_Source text_
CYC Midwinters Saturday Finish Line Looked Like a Starting Line
Saturday’s Corinthian Midwinters race felt backward, because the finish line was more congested than the usual start line.

It all started with beautiful Bay Area winter weather, though while it was nice to be on the water, it’s nicer with wind. Fortunately, as the Saturday fog cleared and the sun shone through, the wind edged up just enough to end the postponement. All classes got off the line near the Knox buoy on an ambitious 11-mile course to Blackhaller, Phil Perkins buoy and a Harding/Knox zigzag before the intended finish. Mother Nature had other plans. Wind holes, current lines and the ongoing fickle breezes kept the fleet struggling to get to Blackhaller, with the Phil Perkins buoy still far away against a building ebb.

The race committee, recognizing all those marks beyond the Perkins buoy were never going to be rounded before the time limit was up, shortened the course and moved the finish to the Perkins buoy off Fort Mason. The announcement was made early enough for the first few finishers to cross the line about 10 minutes before 3 p.m., but it took another hour before the rest of the fleet reached the line where “congestion pricing” kicked in. It was Zhenya Kirueshkin-Stepanoff on his Viper 830 Greyhound who pulled off first to finish, closely followed by Craig Paige on his SR 33 Kuda Wuda and then Daniel Thielman on his Melges 32 Kuai.

Despite widely varying ratings, start times, strategies, sail selections and luck, almost all remaining competitors ended up converging on the finish line at about 4 p.m. Some boats were furiously jibing back and forth out toward the middle, trying to get enough apparent wind to steer down and gain some easterly toward the finish against the ebb. Others were trying to sneak east along the shoreline, ducking in between the Fort Mason piers. Regardless of choice, there was very little air and none of it was clear. The boats were everywhere, trying to find a lane and some breeze.

PRO Marcus Canestra, foreseeing finish line mayhem, cheekily requested on the radio, “Could all boats converging on the finish line spread out a little bit so we can get your finish times?”

The fleet didn’t listen and continued doing their best to create a simultaneous arrival. A few boats managed to finish 10-15 minutes before 4 p.m. but in the last minutes before and right after 4 p.m., close to 40 boats finished, causing the committee to just start sounding the finish horn and record it all on video to be sorted out later. The congestion was more amazing as the faster spinnaker classes started on the same course 25 minutes ahead of the slower, non-spin fleet, yet all arrived together.

_Task requirements_
A. Using the Midwinters race report, explain why the race committee shortened the course, in one to three sentences.
B. Carry on the Midwinters race report, starting right after its final sentence.
The entries that come next are separate material, unrelated to the race report.

_Data supplied_
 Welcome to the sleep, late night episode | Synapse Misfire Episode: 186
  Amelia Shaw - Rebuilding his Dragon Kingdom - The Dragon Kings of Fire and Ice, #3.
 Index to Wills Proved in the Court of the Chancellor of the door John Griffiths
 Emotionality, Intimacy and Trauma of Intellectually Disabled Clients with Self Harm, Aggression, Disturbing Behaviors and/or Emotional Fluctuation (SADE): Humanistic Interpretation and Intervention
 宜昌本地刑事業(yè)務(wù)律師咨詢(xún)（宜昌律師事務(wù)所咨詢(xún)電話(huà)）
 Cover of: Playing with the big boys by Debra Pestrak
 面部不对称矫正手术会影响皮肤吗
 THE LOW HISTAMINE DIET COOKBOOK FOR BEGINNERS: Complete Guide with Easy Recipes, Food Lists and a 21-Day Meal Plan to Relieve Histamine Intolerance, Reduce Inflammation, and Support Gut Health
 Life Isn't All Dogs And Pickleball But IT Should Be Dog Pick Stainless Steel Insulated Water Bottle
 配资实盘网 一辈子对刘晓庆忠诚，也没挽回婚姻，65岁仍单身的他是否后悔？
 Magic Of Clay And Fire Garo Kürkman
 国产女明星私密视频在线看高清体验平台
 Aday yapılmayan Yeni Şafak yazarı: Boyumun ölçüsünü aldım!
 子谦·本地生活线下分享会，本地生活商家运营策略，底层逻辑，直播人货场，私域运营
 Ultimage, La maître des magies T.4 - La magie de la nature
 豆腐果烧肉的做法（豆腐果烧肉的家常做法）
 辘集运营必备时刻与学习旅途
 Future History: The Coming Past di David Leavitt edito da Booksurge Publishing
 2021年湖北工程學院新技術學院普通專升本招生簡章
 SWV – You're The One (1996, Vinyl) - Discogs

...

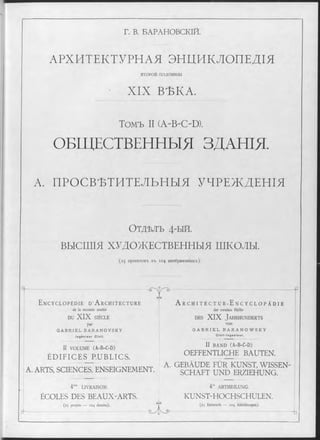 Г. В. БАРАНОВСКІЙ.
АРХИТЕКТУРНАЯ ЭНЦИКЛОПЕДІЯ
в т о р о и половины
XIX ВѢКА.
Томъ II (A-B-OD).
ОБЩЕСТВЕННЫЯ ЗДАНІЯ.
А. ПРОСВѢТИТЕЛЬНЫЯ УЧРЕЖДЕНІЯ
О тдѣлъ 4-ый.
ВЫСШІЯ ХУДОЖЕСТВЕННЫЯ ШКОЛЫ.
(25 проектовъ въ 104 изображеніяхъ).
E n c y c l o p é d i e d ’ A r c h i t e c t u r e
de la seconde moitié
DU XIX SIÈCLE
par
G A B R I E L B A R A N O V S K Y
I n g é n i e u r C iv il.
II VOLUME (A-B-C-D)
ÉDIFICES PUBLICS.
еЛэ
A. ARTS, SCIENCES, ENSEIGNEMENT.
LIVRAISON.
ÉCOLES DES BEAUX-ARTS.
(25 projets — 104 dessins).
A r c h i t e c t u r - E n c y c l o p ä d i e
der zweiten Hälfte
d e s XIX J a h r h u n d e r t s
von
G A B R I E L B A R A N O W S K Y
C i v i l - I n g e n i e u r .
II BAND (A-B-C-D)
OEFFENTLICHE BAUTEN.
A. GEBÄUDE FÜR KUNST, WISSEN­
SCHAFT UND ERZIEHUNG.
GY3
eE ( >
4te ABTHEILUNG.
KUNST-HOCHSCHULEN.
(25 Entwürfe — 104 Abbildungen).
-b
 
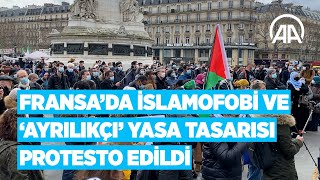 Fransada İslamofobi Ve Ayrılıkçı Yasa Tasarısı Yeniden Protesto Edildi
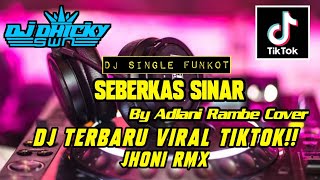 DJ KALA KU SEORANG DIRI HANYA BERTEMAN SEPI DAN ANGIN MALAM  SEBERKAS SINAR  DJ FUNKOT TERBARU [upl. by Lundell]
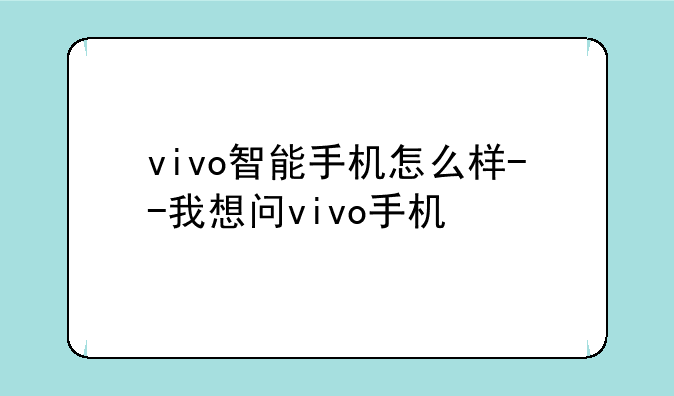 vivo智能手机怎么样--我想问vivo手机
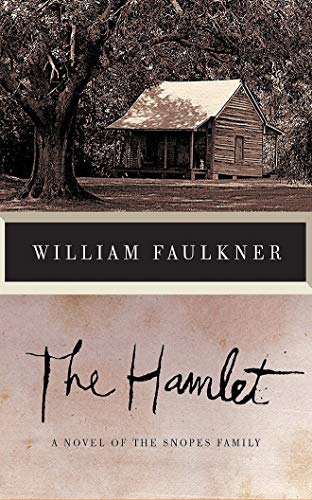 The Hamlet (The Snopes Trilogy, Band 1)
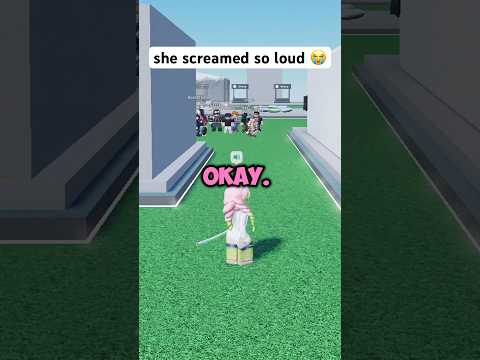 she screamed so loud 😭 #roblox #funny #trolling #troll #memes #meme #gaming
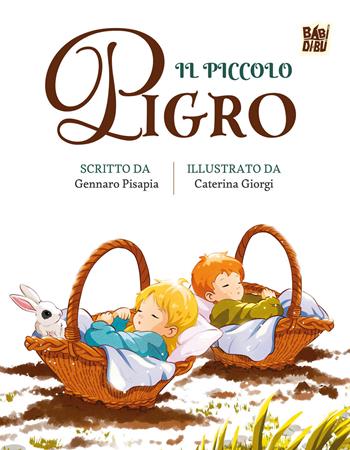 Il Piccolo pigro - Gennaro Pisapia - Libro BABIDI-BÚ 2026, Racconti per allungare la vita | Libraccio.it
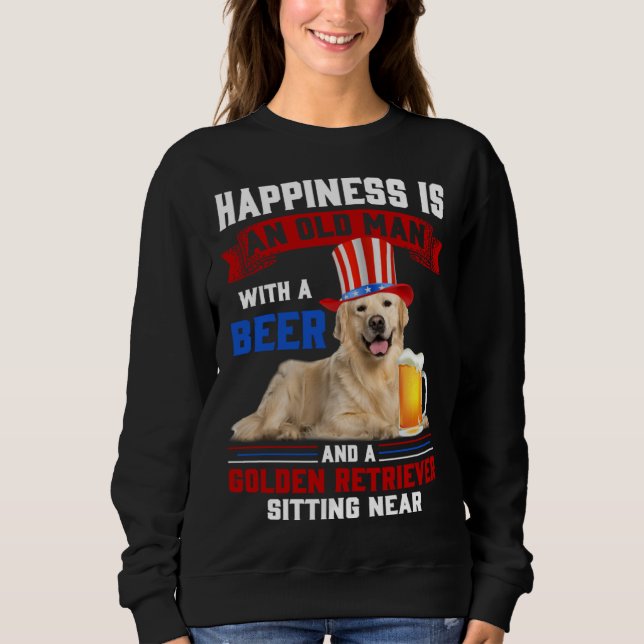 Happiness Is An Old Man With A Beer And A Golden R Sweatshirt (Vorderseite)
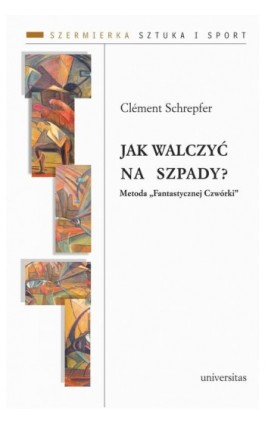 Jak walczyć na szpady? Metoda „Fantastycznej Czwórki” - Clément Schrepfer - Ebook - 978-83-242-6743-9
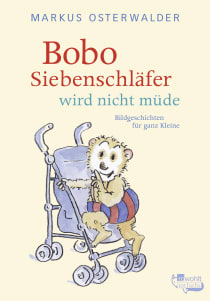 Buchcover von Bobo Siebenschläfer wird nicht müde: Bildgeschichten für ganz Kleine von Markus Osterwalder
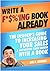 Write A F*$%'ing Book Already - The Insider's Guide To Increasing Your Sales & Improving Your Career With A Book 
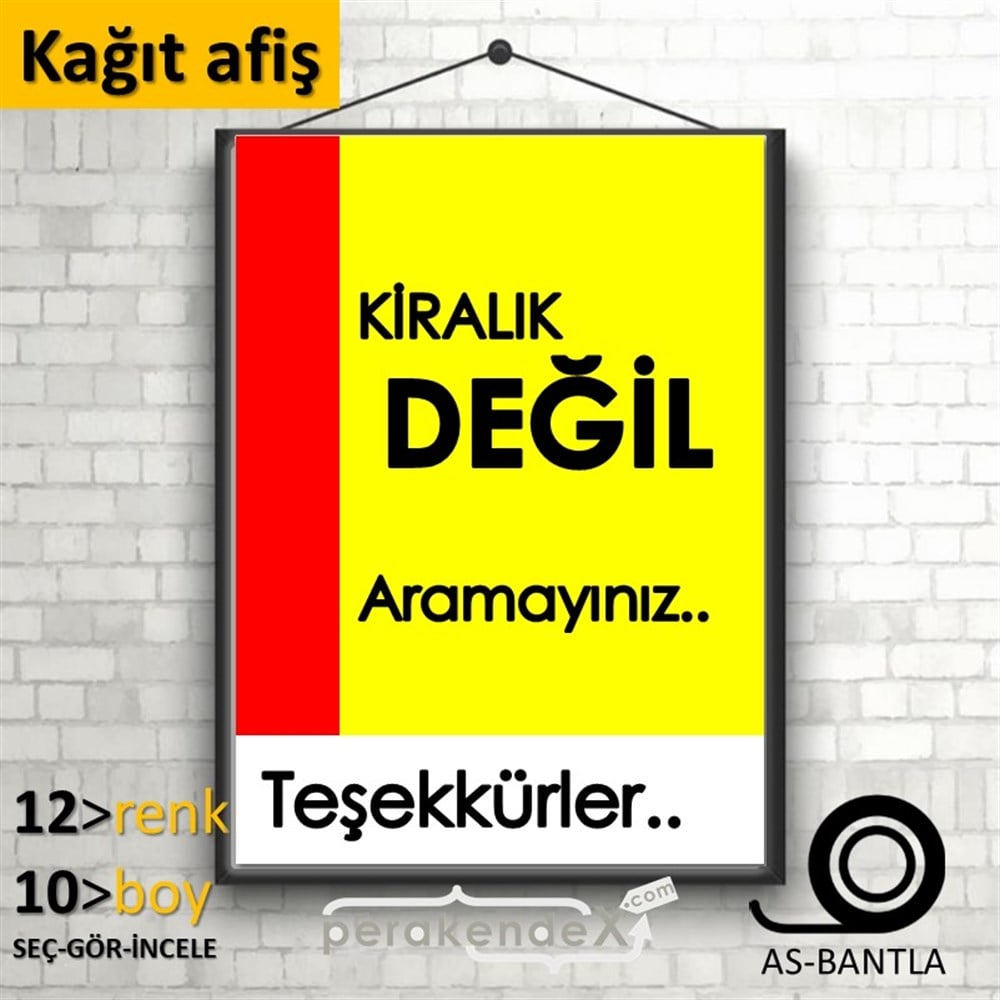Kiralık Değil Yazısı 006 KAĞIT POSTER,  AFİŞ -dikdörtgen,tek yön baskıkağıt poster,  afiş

---

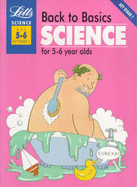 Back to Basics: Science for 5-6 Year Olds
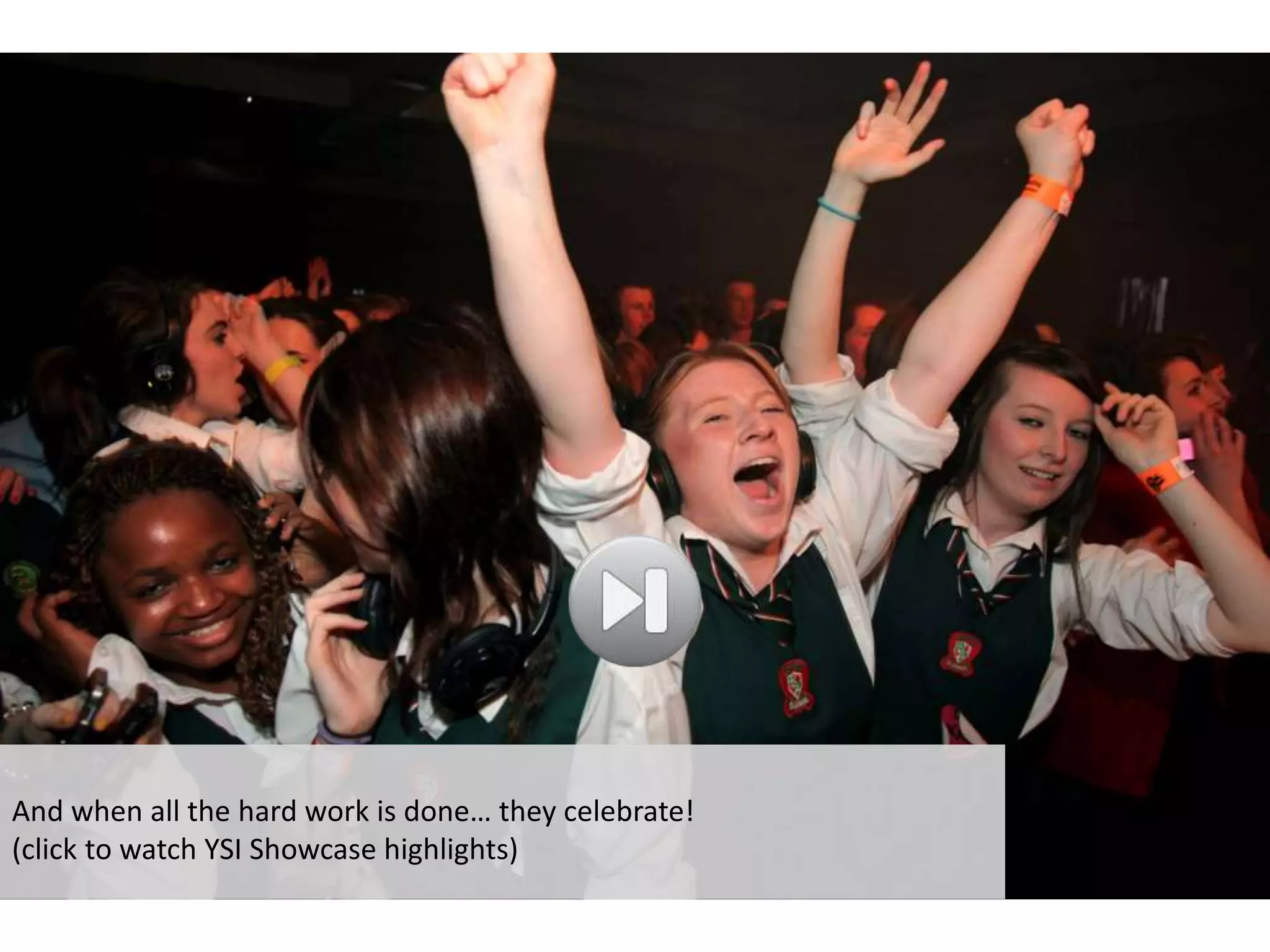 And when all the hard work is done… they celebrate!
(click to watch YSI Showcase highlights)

_Task-by-task outputs_
A. Wind holes, current lines and fickle breezes kept the fleet struggling against a building ebb. The committee saw that the marks beyond the Phil Perkins buoy would never be rounded before the time limit ran out. It therefore shortened the course and moved the finish to the Perkins buoy off Fort Mason.

B.
As the committee was trying to finish the fleet that was heading down against an ebb at slow speed, the fleet was bunching up toward the committee. The result was a race raft-up of four to six boats rail-to-rail up against the inflatable committee boat, all with their sails mostly blocking the view to the pin end.

When all was said and done, most of the fleet managed to finish, with only nine of the 60-boat fleet retiring. Naturally, once the race was finished everyone jibed to port to sail back to the Corinthian and found a nice breeze for a long, pleasant, sunny reach home.

That left the race committee to spend the evening watching and rewatching the finish-line video to make their best guess at finishing times and award prizes for the day. Racers didn’t mind the wait for results as the steel band played during a first-rate dinner buffet before everyone went home to rest and return to do it all again on Sunday.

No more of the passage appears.